The EEC Treaty established a Council of Ministers (decision-making role), a Commission (executive role), a Parliamentary Assembly (advisory role), an Economic and Social Committee (advisory role), and a Court of Justice. With the Merger Treaty of 1967, the Council and the Commission become institutions shared by the three Communities (ECSC, EEC and Euratom) and there was a common budget.

In 1993, when the European Union (EU) was created, the EEC was renamed the European Community (EC). The Lisbon Treaty of 2009 got rid of the EC and the Treaty of Rome was renamed the Treaty on the Functioning of the European Union.

An EEC/EU treaty is a binding agreement between member countries, approved voluntarily and democratically.
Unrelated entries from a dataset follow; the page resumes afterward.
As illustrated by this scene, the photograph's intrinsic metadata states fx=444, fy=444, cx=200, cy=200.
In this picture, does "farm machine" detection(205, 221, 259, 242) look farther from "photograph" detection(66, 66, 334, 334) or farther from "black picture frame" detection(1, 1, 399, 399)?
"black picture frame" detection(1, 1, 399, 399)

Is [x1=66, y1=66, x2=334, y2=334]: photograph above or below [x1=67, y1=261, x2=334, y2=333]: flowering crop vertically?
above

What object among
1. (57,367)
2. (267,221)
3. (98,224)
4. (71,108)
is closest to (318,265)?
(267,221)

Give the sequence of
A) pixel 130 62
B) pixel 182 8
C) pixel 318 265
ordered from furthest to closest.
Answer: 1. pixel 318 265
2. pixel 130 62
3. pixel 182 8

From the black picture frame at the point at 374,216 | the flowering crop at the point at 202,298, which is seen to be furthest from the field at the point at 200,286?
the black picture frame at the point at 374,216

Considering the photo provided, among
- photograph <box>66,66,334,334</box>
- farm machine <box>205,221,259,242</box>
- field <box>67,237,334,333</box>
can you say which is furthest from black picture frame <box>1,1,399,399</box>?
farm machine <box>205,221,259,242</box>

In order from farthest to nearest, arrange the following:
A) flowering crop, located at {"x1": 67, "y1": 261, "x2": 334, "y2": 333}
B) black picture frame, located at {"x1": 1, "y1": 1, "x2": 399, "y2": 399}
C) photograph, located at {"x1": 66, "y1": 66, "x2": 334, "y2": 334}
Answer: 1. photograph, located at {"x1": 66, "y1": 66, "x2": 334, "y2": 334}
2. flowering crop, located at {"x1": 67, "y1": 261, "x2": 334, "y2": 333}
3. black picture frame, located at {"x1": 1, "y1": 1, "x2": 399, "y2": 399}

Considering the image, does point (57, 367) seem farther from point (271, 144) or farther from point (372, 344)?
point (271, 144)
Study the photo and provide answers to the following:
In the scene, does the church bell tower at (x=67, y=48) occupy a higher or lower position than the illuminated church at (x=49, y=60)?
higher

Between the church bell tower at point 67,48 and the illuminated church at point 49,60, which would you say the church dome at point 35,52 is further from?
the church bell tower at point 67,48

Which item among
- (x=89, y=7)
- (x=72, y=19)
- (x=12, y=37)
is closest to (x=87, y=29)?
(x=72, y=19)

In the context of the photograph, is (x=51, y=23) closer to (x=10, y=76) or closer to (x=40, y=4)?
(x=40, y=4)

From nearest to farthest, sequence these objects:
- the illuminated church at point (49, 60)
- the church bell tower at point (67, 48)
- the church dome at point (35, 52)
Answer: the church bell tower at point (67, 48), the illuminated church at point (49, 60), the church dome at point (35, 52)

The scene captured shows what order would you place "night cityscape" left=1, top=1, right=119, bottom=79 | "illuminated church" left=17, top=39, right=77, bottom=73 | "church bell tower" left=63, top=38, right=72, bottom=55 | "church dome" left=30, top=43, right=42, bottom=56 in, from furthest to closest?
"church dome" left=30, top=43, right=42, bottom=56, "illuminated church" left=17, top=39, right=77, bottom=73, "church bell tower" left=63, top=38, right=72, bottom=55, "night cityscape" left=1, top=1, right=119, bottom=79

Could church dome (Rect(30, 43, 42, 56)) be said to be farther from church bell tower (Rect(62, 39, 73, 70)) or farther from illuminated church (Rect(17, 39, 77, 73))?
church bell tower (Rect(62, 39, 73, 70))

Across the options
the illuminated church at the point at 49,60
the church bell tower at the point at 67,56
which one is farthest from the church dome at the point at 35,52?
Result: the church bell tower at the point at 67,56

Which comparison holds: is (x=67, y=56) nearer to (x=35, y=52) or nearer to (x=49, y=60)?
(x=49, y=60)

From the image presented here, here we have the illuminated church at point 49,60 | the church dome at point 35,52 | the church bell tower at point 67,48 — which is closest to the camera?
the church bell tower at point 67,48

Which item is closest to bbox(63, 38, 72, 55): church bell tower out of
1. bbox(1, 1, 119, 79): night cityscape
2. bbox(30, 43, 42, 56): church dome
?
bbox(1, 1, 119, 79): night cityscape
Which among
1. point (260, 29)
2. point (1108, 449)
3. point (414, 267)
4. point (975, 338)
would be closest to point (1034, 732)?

It sets out objectives, rules for institutions, how decisions are made and the relationship between the supranational authority and its member countries. Treaties are amended and new treaties are signed to make the institutions more efficient and transparent, to introduce new areas of cooperation (such as the single currency), or to prepare for new member countries. Under the treaties, institutions can adopt legislation, which the member countries then implement.